The AP_COCO, depicted in Figure 4b, follows the same trend. The difference between our RGB baseline and best fusion network is 3.8%, which indicates that the silhouettes in the depth maps help the networks to provide better located bounding boxes. This can also be seen in the example images in Figure 3, where we see that the fusion detections provide better bounding boxes around the persons, without cutting of parts of the head or feet.

3.2. Multi-Class Road User Detection Based on Stereo Depth

To further investigate the added value of depth on top of normal RGB for multi-scale road users detection, we also evaluated our networks on the KITTI dataset [32]. This dataset consists of around 7500 stereo RGB images, captured from a car driving around a city and has annotations for cars, cyclists and pedestrians. To compute depth maps from this stereo data, we used the stereoSGBM [33] algorithm from OpenCV [34] (see Figure 5b). Since the test set of this dataset is part of a benchmark, the annotations are not publicly available. We thus split the original training set in a training and validation set, and will report the results of our networks on this validation split. We train a single network for the three different classes and train each network with the default YOLOv2 configuration, because the lack of a different validation and test set does not allow us to fine-tune the hyperparameters.

We followed the same procedures for evaluation as explained in the KITTI benchmark paper [32]. This means an IoU overlap of 70% for cars, and 50% for cyclists and pedestrians is required to account for a true positive detection. We computed an AP metric for each of the three difficulty levels described in the benchmark (easy, moderate, hard) and also computed a mean AP (mAP), by averaging the results of the different classes (see Table 1). Note that, as opposed to the previous application case, we do not perform AP_COCO metric evaluations for this dataset, since the different IoU settings for the various classes results in an unfair comparison.

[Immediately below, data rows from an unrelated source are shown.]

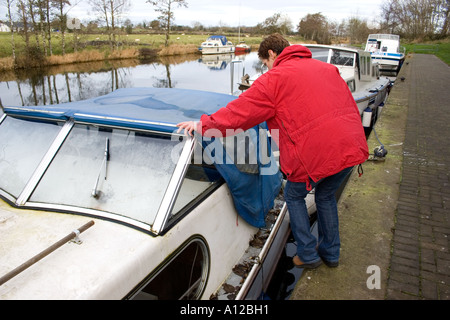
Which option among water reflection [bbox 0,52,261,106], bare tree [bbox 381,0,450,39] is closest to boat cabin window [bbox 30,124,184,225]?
water reflection [bbox 0,52,261,106]

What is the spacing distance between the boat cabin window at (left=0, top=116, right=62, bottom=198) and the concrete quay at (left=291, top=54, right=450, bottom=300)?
7.94 ft

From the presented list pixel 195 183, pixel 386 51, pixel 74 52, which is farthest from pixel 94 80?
pixel 195 183

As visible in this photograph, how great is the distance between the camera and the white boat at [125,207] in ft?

Figure 6 shows the different AP values for the moderate difficulty, which is the main evaluation metric of the benchmark. These bar charts show the same tendency as for the previous dataset. Overall, our fusion models outperform the baseline RGB detector and the parabolas show the optimal fusion point to be around level 15. We do note that the results for the car class are quite a bit higher than the results of the other classes. This is most likely due to the imbalance of class instances in this dataset, as there are 28,742 cars, 1627 cyclists and 4487 pedestrians in the images and we did not account for that (e.g., by weighing our loss function for the different classes). However, we do not think this imbalance influences the interpretability of our results to prove the added value of depth fusion on top of normal RGB. Indeed, this experiment proves that this fusion approach is also beneficial if the quality of the depth is not ideal, which is mostly the case for depth computed from stereo images (for instance, depth cannot be calculated on image regions with limited texture). Moreover, in this experiment we only used a very basic stereo depth estimation technique based on block matching, which is nowadays greatly surpassed by CNN-based techniques.

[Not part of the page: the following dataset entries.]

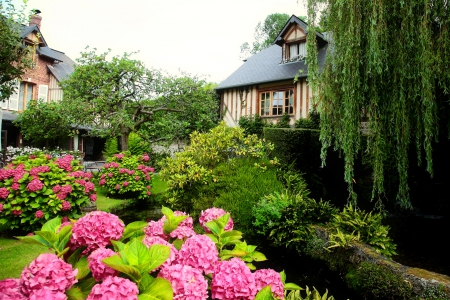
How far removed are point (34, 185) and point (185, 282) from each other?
520cm

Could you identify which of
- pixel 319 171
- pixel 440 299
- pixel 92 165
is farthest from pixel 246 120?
pixel 440 299

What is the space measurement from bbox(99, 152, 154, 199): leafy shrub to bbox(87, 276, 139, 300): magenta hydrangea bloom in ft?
30.2

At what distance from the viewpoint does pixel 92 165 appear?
1308 centimetres

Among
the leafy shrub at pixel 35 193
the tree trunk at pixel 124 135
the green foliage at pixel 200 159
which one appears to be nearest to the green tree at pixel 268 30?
the tree trunk at pixel 124 135

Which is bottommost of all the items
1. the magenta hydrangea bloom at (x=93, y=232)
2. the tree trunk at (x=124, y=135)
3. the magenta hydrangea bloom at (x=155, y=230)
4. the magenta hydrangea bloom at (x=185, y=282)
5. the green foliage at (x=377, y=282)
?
the green foliage at (x=377, y=282)

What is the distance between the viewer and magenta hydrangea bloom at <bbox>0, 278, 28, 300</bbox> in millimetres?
869

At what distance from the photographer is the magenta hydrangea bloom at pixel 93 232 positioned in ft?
4.04

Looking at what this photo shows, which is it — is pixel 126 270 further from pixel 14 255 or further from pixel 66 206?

3.3. Localization of Screws on PCBs

In order to validate the generalizability of our methodology on more diverse objects and situations, we evaluated our fusion networks on an industrial dataset consisting of grayscale and depth images of electronic devices, with the aim of detecting the screws on them [35]. For this, we use the GD Screws dataset provided by the Life Cycle Engineering lab of KU Leuven (see Figure 7). The images in this dataset are acquired using a sheet-of-light scanner, which provides highly accurate depth maps, better than the Kinect in the previous case. However, this dataset provides only grayscale images instead of RGB.

The size of this dataset is limited (75 images), and as such we decided to perform a random train and test split of 75% and 25%. Without validation set there is again no justifiable manner to tune the hyperparameters. We therefore used the default YOLOv2 values, and only altered the length of the training to 2000 batches of 16 images each.

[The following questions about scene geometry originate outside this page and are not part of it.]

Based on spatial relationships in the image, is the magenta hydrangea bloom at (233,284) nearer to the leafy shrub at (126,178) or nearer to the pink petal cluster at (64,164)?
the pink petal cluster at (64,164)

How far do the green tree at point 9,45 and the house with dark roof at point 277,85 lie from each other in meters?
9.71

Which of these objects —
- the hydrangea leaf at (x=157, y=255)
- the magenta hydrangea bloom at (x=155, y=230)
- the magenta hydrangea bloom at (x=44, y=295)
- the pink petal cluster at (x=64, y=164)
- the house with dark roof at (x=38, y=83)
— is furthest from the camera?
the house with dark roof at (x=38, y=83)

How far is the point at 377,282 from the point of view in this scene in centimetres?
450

Looking at Figure 8, we observe the same trend as with our previous experiments. Globally, our fusion networks outperform our Grayscale baseline, with our best fusion network having an increase in AP of 1.0%. The smaller gain compared to the previous datasets is most likely due to the fact that the scores are higher overall and thus the room for improvement is smaller.

When looking at the AP_COCO, we conclude that depth indeed helps our fusion networks provide better bounding boxes, as the maximal increase here is 4.9%. Screws being small objects means that providing accurate bounding boxes is more difficult. The bigger increase in the AP_COCO again validates our hypothesis that the depth maps allow the network to provide better bounding boxes.

4. Discussion

Our experiments indicate that RGB+Depth fusion offers significant benefits to the detection accuracy, which we measured using the AP metric. The different datasets all have different ways of acquiring the depth maps, demonstrating that our architecture can be used in a multitude of applications and setups. The fitted parabolas show that a mid to late fusion level performs better than earlier levels of fusion. This is likely due to the fact that lower level features (such as edges and basic shapes) might not always align perfectly between our main and fusion channels. In our first and second dataset this is mainly caused due to different lens distortions and camera calibrations. In the last dataset we detect different features in both information source: e.g., the specific disc-shape of the screw in the grayscale image and the black border around the screws in the depth maps. However, the deeper we advance through the network, the more abstract the features become and the more we spatially sub-sample through max-pooling layers. This allows the network to more easily cope with the misalignment in matching features between both information sources, leading to better results for later fusion levels.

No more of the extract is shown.